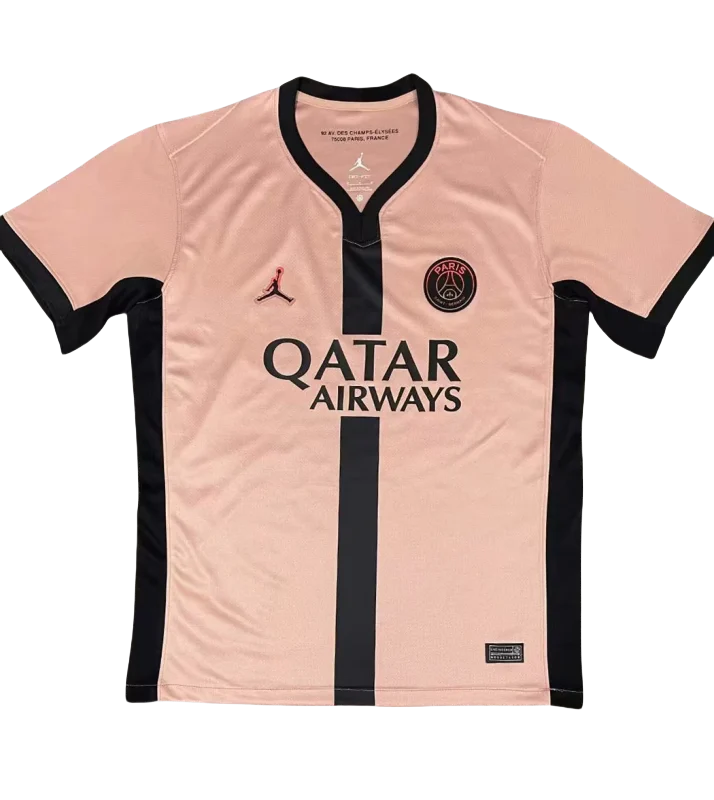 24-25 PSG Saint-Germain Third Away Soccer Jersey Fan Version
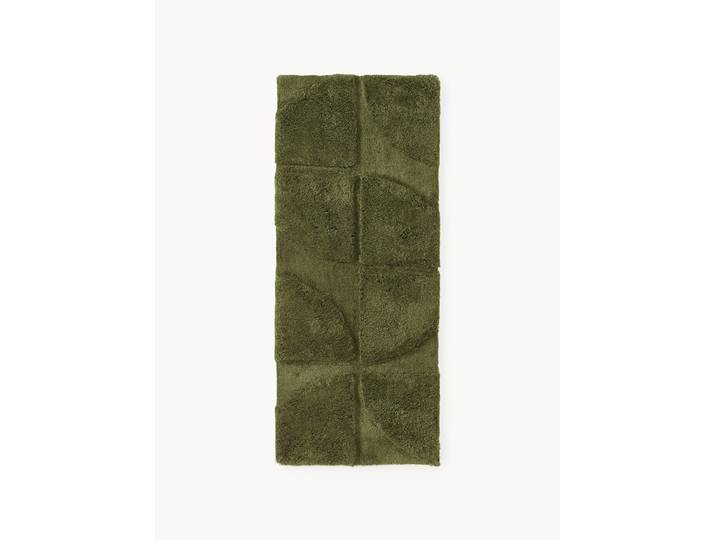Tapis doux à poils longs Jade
___
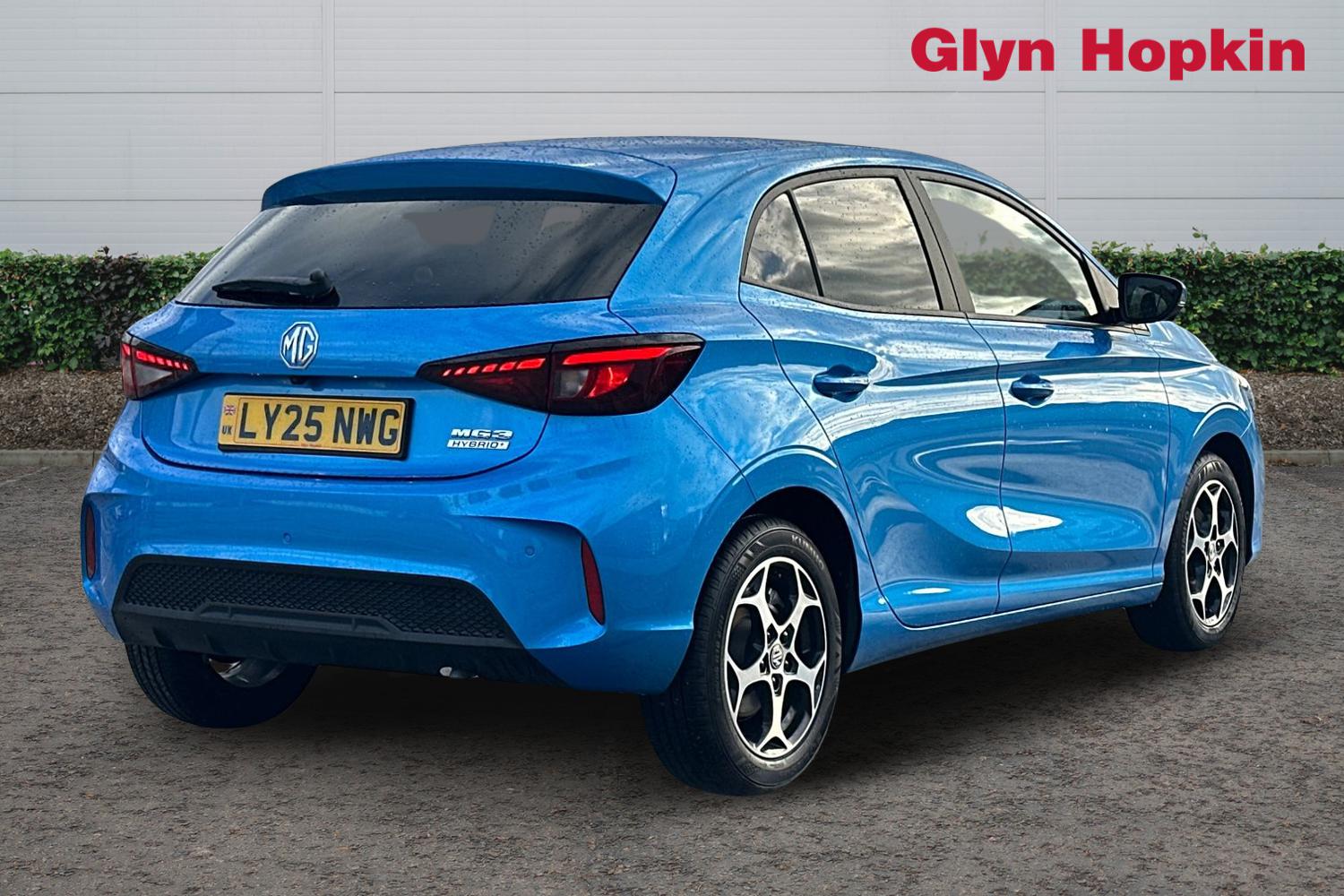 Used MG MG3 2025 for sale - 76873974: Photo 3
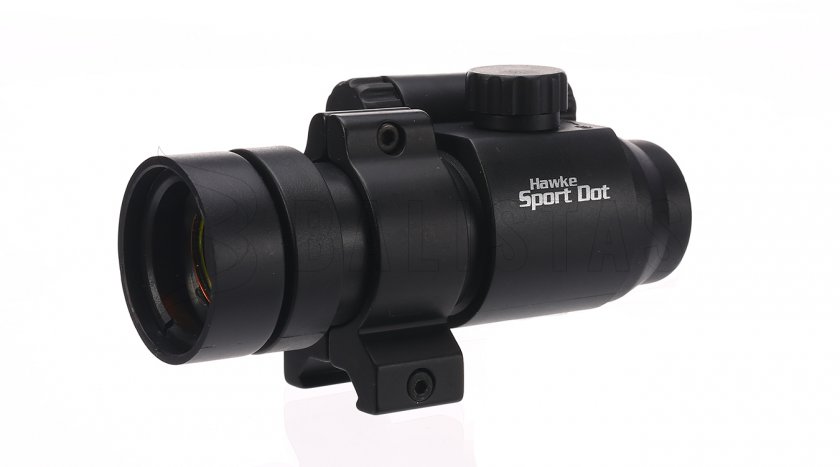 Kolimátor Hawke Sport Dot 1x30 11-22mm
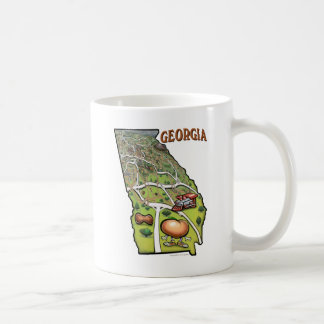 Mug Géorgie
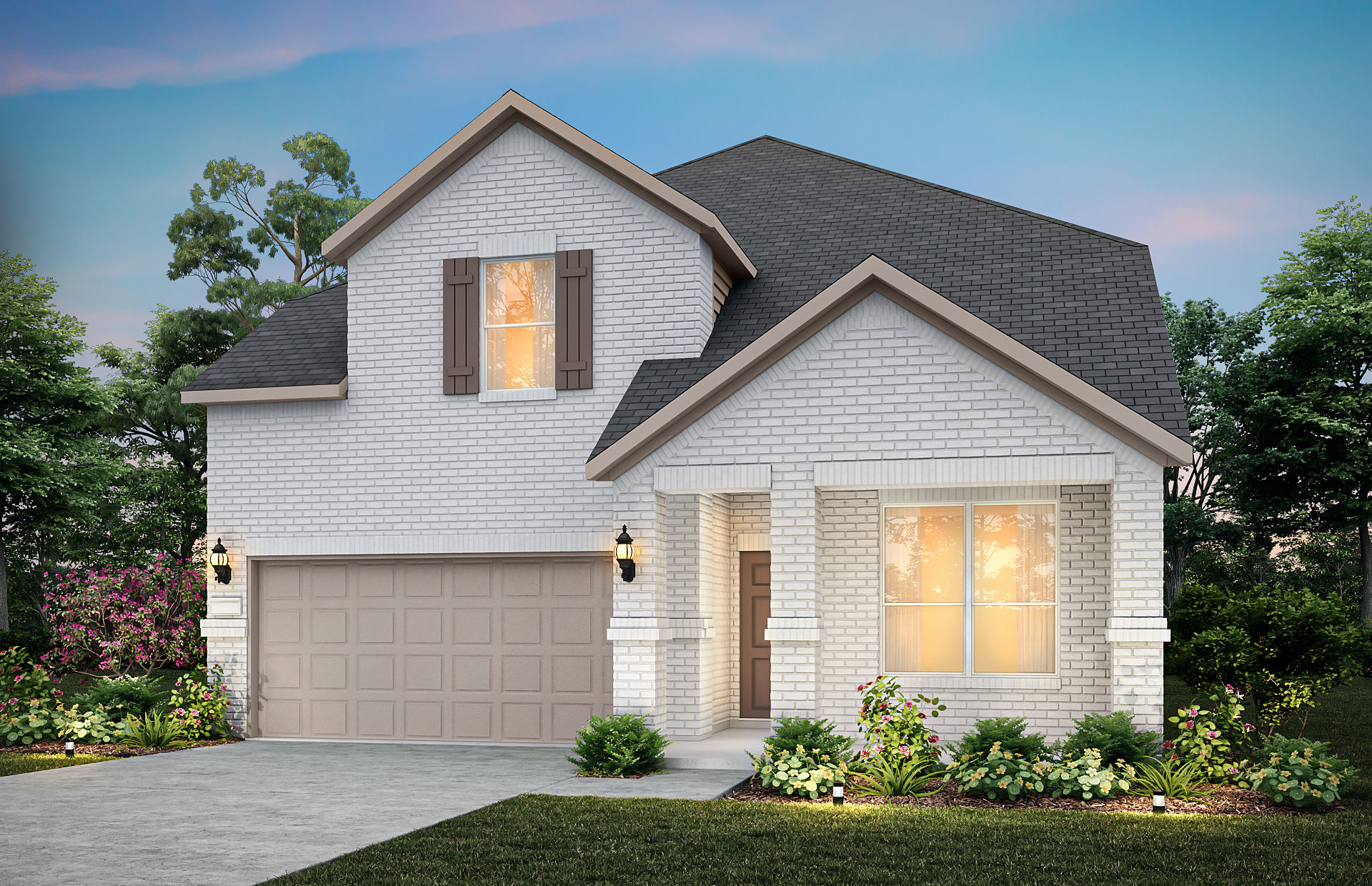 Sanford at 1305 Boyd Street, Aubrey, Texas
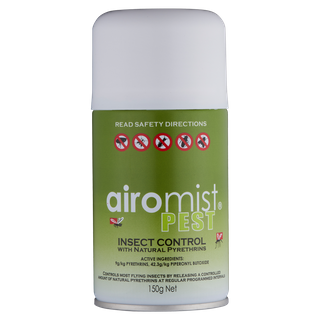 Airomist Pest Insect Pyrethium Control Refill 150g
___
**EXERCISE PROMPT:** Give the rows from the one containing "24-25 PSG Saint-Germain" through the one containing "Tapis doux à poils longs Jade" as a JSON list of strings, one string per row, with blank lines skipped and the pictures left out.

**FINISHED EXERCISE:**
[
  " 24-25 PSG Saint-Germain Third Away Soccer Jersey Fan Version",
  "Tapis doux à poils longs Jade"
]